According to several previous studies, COX-2 activity increases in in vivo tests on mouse arthritis models, whereas in in vitro tests using SFs, COX-2 activity does not increase at the basal level but increases when treated with IL-1β.^36,37 This also confirmed that expression of COX-2 increased in vivo and in vitro when subjected to IL-1β; however, the expression differed between in vivo and in vitro experiments when treated with 4-PBA. There may be different reasons explaining why COX-2 expression was not reduced by the 4-PBA treatment in vitro. First, the 4-PBA concentration in vitro may have been insufficient for suppressing COX-2 expression, or the reduction of COX-2 was not obvious because the time was too short to induce suppression of COX-2 synthesis. In most previous studies on inflammatory arthritis, there was an increase in the activity of COX-2 in vivo, and its expression was reduced by a mechanism that inhibits COX-2. In the respective experiment of our study, we showed decreased expression of various inflammatory markers and reduced clinical symptoms. Considering the relationship between prostaglandin and IL-6 production, the decrease in IL-6 suggests decreased COX-2 expression in our experiments. However, additional experiments are needed to determine why COX-2 expression was not reduced in the 4-PBA treatment in vitro. We added this point to the section on study limitations.

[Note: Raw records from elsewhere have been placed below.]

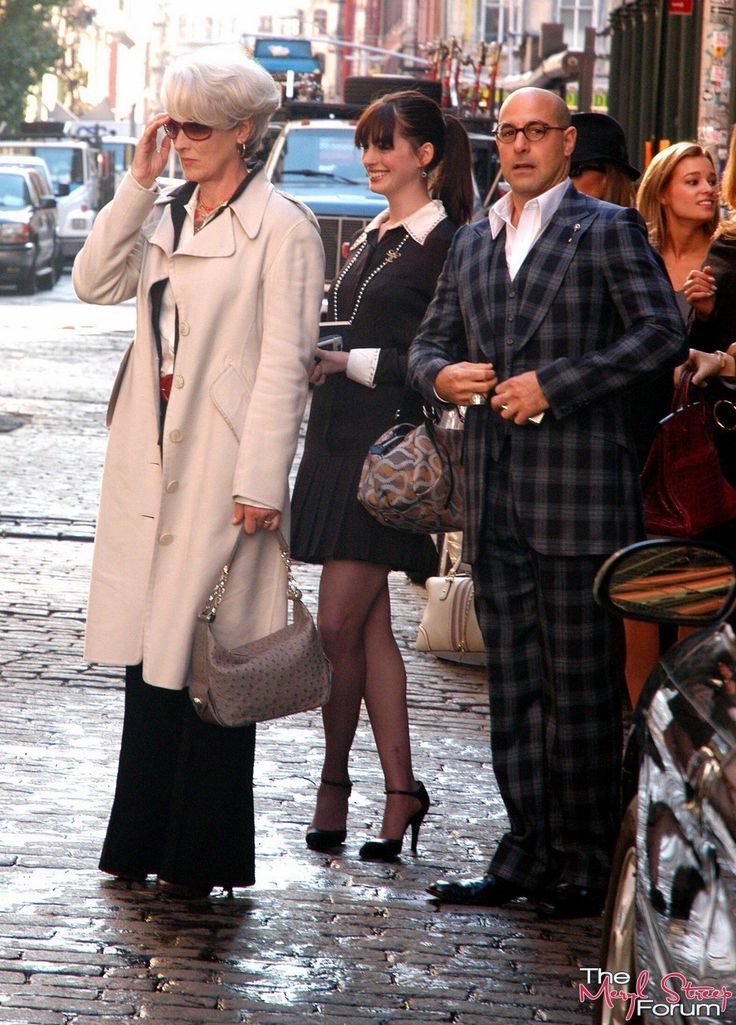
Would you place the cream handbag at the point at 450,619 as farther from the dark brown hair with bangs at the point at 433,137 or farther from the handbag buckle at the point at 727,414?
the dark brown hair with bangs at the point at 433,137

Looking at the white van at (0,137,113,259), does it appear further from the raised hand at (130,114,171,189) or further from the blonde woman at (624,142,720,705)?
the raised hand at (130,114,171,189)

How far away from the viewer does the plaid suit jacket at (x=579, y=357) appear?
15.0 feet

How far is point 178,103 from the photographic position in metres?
4.56

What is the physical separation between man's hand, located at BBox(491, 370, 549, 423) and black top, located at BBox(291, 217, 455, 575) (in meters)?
0.57

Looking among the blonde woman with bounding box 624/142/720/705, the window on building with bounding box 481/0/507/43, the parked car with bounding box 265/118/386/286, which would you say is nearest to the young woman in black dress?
the blonde woman with bounding box 624/142/720/705

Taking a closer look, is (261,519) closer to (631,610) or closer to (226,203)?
(226,203)

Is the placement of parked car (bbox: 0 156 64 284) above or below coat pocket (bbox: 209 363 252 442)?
below

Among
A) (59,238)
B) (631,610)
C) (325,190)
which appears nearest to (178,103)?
(631,610)

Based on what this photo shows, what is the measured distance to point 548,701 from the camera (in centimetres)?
491

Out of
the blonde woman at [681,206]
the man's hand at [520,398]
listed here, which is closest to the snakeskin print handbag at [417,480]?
the man's hand at [520,398]

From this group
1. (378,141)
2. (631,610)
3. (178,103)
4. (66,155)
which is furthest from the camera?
(66,155)

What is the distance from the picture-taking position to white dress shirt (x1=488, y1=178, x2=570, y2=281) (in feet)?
15.6

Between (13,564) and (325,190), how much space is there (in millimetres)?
11936

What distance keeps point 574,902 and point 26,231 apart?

In conclusion, we showed that inhibition of ER stress using 4-PBA alleviated inflammatory arthritis in CIA mice. This effect was mediated by the suppression of synovial proliferation; release of MMPs and proinflammatory cytokines; and inflammatory bone loss. Although the underlying mechanisms need to be further elucidated, our data clearly show the therapeutic potential of 4-PBA for decreasing the disease severity of RA.

This research was supported by the Basic Science Research Program through the National Research Foundation of Korea (NRF) funded by the Ministry of Science, ICT, and Future Planning (Grant/Award Number: 2015006120) and by the fund of the Biomedical Research Institute, Jeonbuk National University Hospital.

The authors declare no conflicts of interest.